Monday, October 08, 2007

Mandelbrot Set in Excel

As part of my "anything you can do, I can do in Excel" crusade, I made a spreadsheet to compute the Mandelbrot set (2.5 MB file). This takes roughly 5 seconds per iteration on a single-core Pentium 4 at 2.6 GHz. Excel also seems to consume 128 MB of memory to compute the 400 x 350 x 2 sheets of cells (compare to 28 MB just to run Excel). The slowness and memory overhead (probably related) of this operation in Excel points to some serious design flaws in the underlying spreadsheet calculation system. Considering the spreadsheet file is around 2.5 MB, I can't see why the entire thing would require more than say 5 MB (one to store the current iteration and one to store the next in order to preserve atomicity). Since Excel's iteration is blocking assignments in reading order, the actual iteration could require no more memory than the entire 2.5 MB sheet if atomicity of the iteration operation is not a concern. Since this spreadsheet is embarrassingly parallel and requires vastly more floating point resources than can fit on an FPGA, it makes for a good benchmark of a resource sharing compiler (aka a serializing compiler).

Time for pictures. These are produced by Excel's conditional cell coloring. The images link to bigger PNG versions.

After 1 iteration (minx = -2, maxy = 1, dx = .01, dy = .01)

After 2 iterations

Several iterations later, it starts to resemble a Mandelbrot set.

Several more iterations and some cells start to diverge.

Everyone's favorite fractal: the Mandelbrot Set!

Zooming in on a particular section and iterating a bunch.

Saturday, September 15, 2007

Datacenter Power Management: Subverting the Dominant Paradigm

The purpose of this entry is to dispell the meme that increasing server utilization is a viable long term approach to power management. The dominant paradigm is that virtualization technology will allow you to increase your server utilization and therefore allow you to improve total performance per watt.
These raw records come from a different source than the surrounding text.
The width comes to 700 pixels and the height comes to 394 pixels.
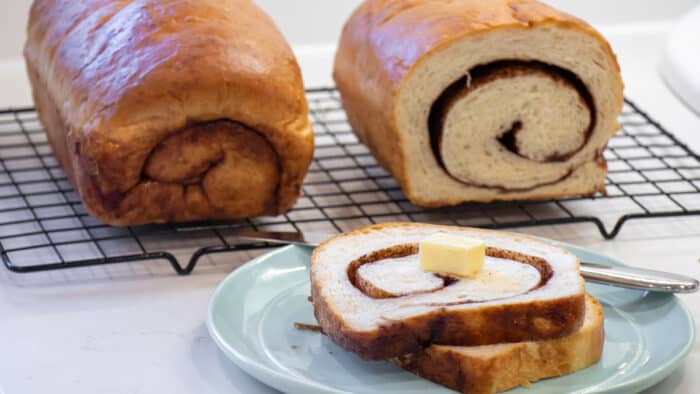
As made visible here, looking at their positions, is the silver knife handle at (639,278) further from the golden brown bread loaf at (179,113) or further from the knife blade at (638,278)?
the golden brown bread loaf at (179,113)

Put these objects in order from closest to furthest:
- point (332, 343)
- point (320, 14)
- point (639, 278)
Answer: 1. point (332, 343)
2. point (639, 278)
3. point (320, 14)

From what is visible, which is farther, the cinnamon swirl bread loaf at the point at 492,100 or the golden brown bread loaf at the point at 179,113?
the cinnamon swirl bread loaf at the point at 492,100

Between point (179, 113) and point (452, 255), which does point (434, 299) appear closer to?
point (452, 255)

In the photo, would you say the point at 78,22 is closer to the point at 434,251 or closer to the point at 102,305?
the point at 102,305

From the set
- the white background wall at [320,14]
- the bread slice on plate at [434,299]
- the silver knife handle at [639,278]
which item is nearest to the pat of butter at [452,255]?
the bread slice on plate at [434,299]

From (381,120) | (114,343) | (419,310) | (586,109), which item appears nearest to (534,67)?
(586,109)

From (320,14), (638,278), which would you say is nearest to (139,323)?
(638,278)

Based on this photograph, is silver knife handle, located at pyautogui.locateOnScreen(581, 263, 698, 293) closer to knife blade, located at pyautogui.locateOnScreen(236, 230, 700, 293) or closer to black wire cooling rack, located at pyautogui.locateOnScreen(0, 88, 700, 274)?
knife blade, located at pyautogui.locateOnScreen(236, 230, 700, 293)
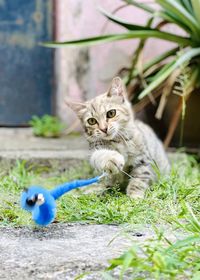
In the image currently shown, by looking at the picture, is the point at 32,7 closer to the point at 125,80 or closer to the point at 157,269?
the point at 125,80

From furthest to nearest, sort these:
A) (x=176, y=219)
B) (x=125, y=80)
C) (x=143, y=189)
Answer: (x=125, y=80), (x=143, y=189), (x=176, y=219)

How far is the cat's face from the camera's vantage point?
295 cm

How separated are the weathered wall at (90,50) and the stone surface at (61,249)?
108 inches

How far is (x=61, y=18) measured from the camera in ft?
15.9

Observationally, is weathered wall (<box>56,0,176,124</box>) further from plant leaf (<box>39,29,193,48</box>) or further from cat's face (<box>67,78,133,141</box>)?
cat's face (<box>67,78,133,141</box>)

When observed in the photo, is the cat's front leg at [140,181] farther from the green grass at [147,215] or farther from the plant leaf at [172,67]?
the plant leaf at [172,67]

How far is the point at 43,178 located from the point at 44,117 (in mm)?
1311

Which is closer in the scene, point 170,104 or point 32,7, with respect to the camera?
point 170,104

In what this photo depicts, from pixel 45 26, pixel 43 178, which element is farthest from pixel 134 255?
pixel 45 26

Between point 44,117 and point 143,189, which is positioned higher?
point 44,117

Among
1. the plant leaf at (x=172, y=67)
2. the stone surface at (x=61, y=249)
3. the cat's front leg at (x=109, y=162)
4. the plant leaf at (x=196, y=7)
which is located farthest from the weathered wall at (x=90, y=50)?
the stone surface at (x=61, y=249)

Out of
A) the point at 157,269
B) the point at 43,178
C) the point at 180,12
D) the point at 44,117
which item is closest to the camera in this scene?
the point at 157,269

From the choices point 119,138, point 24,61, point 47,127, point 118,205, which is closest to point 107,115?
point 119,138

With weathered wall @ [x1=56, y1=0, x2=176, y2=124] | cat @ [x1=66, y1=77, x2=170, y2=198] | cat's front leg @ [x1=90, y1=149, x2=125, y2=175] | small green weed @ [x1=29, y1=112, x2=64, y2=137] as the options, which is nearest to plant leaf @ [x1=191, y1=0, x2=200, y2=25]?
weathered wall @ [x1=56, y1=0, x2=176, y2=124]
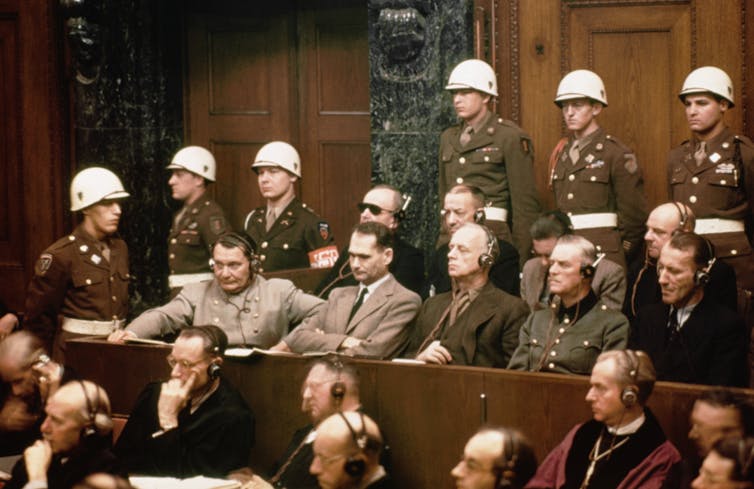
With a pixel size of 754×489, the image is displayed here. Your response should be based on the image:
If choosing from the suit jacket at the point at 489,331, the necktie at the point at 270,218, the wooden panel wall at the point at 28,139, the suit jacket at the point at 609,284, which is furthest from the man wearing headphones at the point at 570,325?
the wooden panel wall at the point at 28,139

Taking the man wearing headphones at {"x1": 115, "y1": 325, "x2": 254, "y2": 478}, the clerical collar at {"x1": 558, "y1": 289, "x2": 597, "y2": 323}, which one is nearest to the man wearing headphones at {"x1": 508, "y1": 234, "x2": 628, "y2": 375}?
the clerical collar at {"x1": 558, "y1": 289, "x2": 597, "y2": 323}

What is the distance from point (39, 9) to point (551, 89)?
3.49 metres

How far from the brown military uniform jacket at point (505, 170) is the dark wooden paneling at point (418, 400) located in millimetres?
1858

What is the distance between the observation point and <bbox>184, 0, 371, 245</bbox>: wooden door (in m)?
9.49

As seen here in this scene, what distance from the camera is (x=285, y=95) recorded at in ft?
31.8

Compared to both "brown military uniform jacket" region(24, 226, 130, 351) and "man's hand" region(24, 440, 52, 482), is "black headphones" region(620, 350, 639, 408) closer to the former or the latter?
"man's hand" region(24, 440, 52, 482)

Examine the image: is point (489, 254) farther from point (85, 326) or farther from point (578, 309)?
point (85, 326)

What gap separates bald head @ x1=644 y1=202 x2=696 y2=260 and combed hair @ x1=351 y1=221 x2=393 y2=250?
4.12ft

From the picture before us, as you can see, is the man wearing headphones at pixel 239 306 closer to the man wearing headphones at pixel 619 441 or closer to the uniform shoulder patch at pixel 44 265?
the uniform shoulder patch at pixel 44 265

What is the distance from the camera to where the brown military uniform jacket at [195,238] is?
8266 mm

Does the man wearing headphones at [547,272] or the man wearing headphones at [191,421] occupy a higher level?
the man wearing headphones at [547,272]

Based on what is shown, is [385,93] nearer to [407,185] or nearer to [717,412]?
[407,185]

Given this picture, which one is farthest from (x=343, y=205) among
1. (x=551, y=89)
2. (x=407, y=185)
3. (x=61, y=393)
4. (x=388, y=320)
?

White papers from AMD and Intel both discuss consolidation as a means to data center power reduction and PG&E incetivizes the use of virtualization technology. While encouraging managed virtual machines for power consumption is a good model, increasing utilization is not a viable long-term model for optimizing GOps/Watt.

The point I would like to make is that in order to decrease power consumption, it may be necessary to buy more chips and distribute the load better. As a rule-of-thumb, in traditional CMOS hardware design, power consumption is cubically dependent on clock frequency. In ultra-low-power systems employing subthreshold, adiabatic and asynchronous logic, this speed-power relationship has an even higher order.
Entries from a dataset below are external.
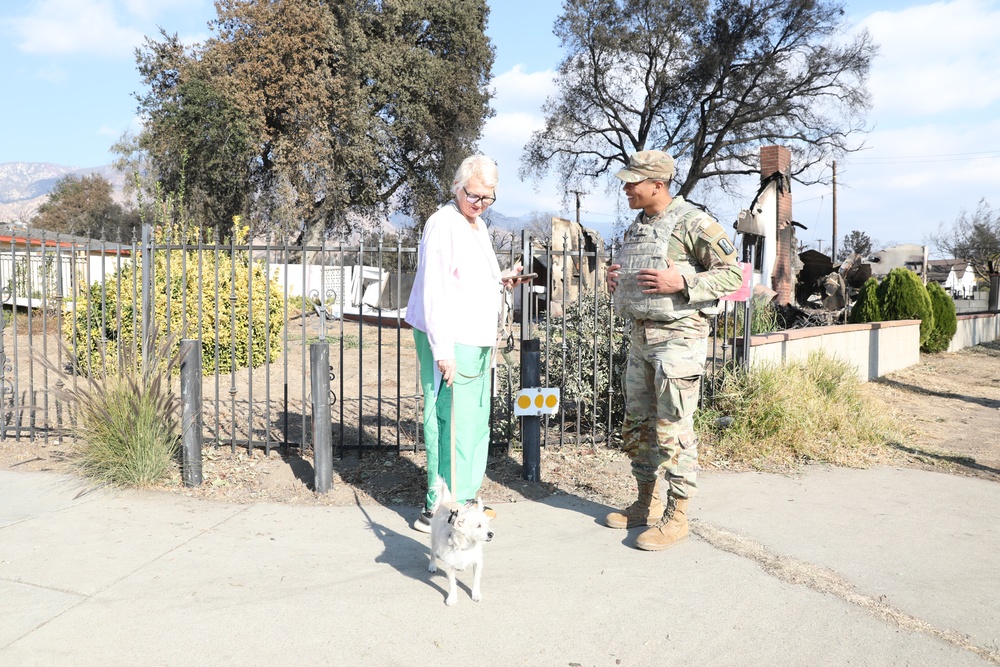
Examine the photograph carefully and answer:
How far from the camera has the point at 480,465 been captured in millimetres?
3654

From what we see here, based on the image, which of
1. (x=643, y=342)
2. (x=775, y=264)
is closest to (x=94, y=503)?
(x=643, y=342)

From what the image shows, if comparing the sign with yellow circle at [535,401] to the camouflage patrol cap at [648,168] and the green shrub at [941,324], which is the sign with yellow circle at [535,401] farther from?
the green shrub at [941,324]

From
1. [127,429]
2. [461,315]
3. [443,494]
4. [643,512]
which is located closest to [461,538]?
[443,494]

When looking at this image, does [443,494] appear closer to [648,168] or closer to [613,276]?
[613,276]

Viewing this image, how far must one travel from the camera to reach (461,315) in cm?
353

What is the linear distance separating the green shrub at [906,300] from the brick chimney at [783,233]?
268 centimetres

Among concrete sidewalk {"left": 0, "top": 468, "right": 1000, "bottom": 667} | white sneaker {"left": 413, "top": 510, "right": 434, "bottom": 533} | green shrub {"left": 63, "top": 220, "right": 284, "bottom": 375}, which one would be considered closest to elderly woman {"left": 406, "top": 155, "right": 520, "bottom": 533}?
white sneaker {"left": 413, "top": 510, "right": 434, "bottom": 533}

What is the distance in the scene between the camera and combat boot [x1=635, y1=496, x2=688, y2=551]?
3.66 m

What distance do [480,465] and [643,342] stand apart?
1.02 meters

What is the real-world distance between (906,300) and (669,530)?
41.7ft

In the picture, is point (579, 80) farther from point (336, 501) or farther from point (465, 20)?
point (336, 501)

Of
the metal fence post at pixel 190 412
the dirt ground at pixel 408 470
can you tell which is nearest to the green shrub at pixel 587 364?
the dirt ground at pixel 408 470

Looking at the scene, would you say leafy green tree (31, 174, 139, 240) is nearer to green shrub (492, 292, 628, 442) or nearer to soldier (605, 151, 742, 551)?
green shrub (492, 292, 628, 442)

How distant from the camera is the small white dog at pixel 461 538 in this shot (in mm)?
2898
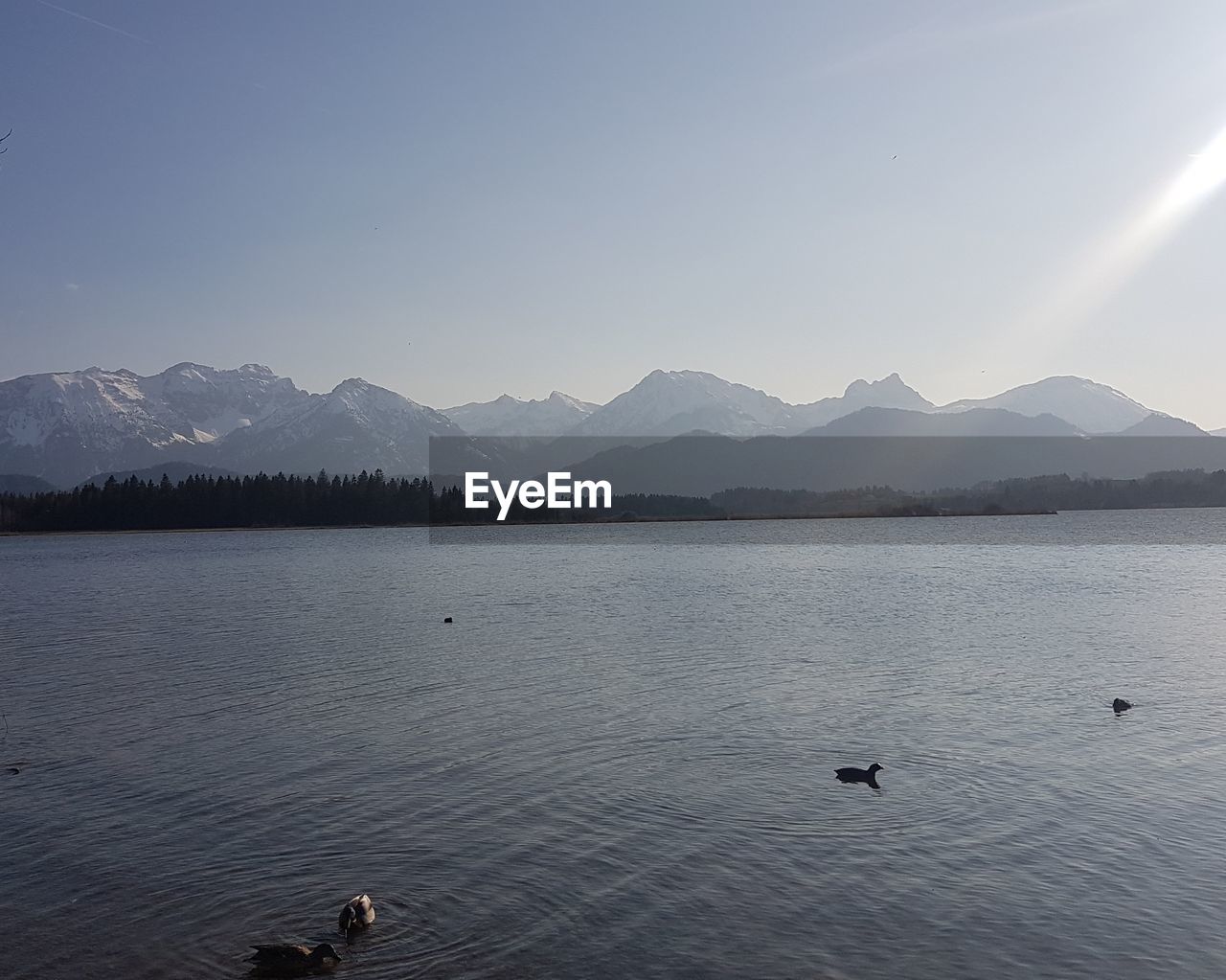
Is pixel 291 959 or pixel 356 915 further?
pixel 356 915

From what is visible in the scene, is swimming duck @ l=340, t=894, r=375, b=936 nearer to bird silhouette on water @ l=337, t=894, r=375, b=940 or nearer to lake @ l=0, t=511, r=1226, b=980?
bird silhouette on water @ l=337, t=894, r=375, b=940

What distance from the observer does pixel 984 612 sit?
2288 inches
An analogy that makes sense to everyone is that when you coast your car, you achieve optimal miles-per-gallon, but you can't achieve any meaningful speed. Applying a little gas results in an optimal moving speed, but once you apply too much gas to maintain a high speed, your fuel-efficiency drops again.

As a reference point, you can buy microcontrollers at 1 MHz consuming ~400 micro-Watts. Architectures with finer granularity of power and frequency management allow you to distribute 1000 1-MHz virtual machines onto 1000 1-MHz cores instead of consolidating them to run on a single 1-GHz core. By the cubic rule of thumb, each of the 1000 1-MHz cores consumes a billionth of the power, resulting in one millionth total power consumption. Static currents and fixed overhead causes this cubic model to break down at some "power-optimal clock speed."
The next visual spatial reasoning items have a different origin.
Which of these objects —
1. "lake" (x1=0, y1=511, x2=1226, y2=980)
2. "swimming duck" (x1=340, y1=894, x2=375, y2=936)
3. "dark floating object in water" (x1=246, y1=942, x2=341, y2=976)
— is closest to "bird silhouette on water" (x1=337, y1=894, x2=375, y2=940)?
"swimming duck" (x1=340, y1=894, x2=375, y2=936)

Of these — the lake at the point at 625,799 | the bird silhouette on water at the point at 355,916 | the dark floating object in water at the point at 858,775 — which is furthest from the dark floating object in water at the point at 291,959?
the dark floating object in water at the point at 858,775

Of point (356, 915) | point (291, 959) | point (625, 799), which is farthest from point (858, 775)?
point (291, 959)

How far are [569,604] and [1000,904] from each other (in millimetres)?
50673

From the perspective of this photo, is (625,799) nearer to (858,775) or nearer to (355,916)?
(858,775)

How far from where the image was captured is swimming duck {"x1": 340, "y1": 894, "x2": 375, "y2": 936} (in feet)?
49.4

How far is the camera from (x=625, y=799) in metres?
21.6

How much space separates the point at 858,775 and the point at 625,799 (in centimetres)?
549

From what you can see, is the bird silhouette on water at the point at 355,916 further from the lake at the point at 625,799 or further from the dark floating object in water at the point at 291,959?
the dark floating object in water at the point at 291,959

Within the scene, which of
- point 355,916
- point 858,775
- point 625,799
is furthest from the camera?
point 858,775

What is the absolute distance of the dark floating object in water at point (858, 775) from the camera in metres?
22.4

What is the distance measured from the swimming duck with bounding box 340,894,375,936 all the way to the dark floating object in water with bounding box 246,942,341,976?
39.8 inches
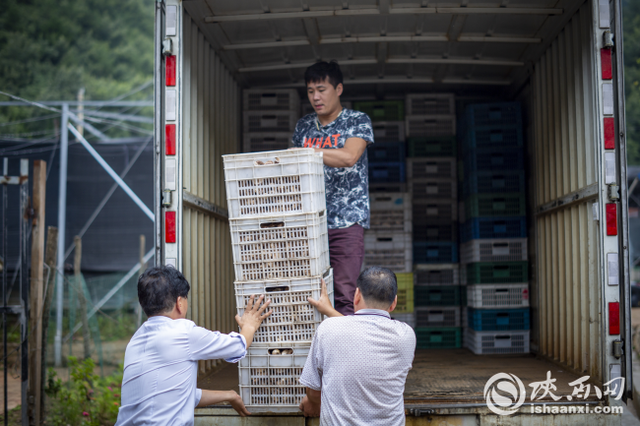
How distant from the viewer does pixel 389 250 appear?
6.82m

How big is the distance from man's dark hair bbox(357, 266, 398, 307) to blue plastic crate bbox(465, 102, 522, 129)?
4137mm

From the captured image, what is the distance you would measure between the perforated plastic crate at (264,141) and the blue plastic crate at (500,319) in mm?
3045

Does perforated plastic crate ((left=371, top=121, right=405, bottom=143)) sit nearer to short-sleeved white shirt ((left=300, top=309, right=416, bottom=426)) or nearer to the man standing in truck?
the man standing in truck

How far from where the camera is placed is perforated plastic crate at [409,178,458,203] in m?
7.22

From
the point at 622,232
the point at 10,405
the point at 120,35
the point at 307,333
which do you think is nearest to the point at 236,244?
the point at 307,333

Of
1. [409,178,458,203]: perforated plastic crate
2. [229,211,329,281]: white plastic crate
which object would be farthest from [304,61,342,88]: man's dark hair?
[409,178,458,203]: perforated plastic crate

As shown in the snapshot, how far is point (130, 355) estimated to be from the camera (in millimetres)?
3061

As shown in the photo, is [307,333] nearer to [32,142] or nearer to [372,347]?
[372,347]

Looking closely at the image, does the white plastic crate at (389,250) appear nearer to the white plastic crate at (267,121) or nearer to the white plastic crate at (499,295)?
the white plastic crate at (499,295)

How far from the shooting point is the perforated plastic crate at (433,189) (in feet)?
23.7

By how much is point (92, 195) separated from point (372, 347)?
12272 millimetres

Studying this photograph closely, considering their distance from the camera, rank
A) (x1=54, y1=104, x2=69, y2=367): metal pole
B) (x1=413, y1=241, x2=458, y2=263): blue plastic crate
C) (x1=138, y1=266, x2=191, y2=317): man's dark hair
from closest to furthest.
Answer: (x1=138, y1=266, x2=191, y2=317): man's dark hair
(x1=413, y1=241, x2=458, y2=263): blue plastic crate
(x1=54, y1=104, x2=69, y2=367): metal pole

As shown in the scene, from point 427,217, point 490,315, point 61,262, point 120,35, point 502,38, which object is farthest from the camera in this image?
point 120,35

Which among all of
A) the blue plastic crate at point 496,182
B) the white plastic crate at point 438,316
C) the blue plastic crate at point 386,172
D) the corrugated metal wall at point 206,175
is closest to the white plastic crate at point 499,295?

Dynamic voltage and frequency scaling in multicore arrays may allow each core to have its own power/clock domain in a globally asynchronous model. To optimize for static currents, using dynamic threshold scaling (modulating the body bias voltage of the chip) along with dynamic voltage scaling seems to be a viable technique. Here's a spreadsheet model for leakage current in a transistor varying Temparature, power and threshold voltage across a reasonable range. At lower frequencies, higher threshold voltages can be used to offset leakage power consumption. Such dynamic leakage reduction cannot be achieve using only multi-threshold CMOS (using high-threshold power-enable transistors). Since this static leakage current factor is increasingly a dominant factor in chip power consumption as channel lengths shrink to 45 nm and below, using threshold scaling with power-frequency scaling results in a higher that cubically ordered relationship between power consumption and clock speed.

Instead of increasing the utilization of a single chip, we can fundamentally decrease our need for gigahertz frequency computation and thus decrease power consumption by increasing the parallelism of our systems. Invoking Seymour Cray: while 1024 chickens may not plow a field as quickly as 2 Strong Oxen, they may plow it fast enough and for a lot less chicken-feed.

Monday, September 10, 2007

Evolving Beyond One-Dimensional Programming; Why Foo-C is not a Parallel Programming Environment

In my last blog entry, I introduced the spreadsheet parallel programming model that I will be evangelizing for the next several years. The goal of this entry is to contrast the spreadsheet programming model with existing attempts at C-like parallel programming environments. I argue that one-dimensional von Neumann languages are insufficient for expressing the objectives of a parallel program and that any "parallel programming" extension to C is a temporary solution to a bigger problem.

A programming objective is most generally one of two things: a functional procedure or a state modifying atomic action. In hardware, these notions respectively correspond to resolving a combinatorial circuit and latching a register. In software descriptions these correspond to evaluating a pure-function and assigning the result to the left-hand-side variable. Often these concepts are not separated in the mind of the sequential imperative programmer; each piece of code is thought of as a sequence of instructions that is executed as it is read. This programming model matches the hardware most software engineers have used for the past 60 years and so it is the dominant paradigm.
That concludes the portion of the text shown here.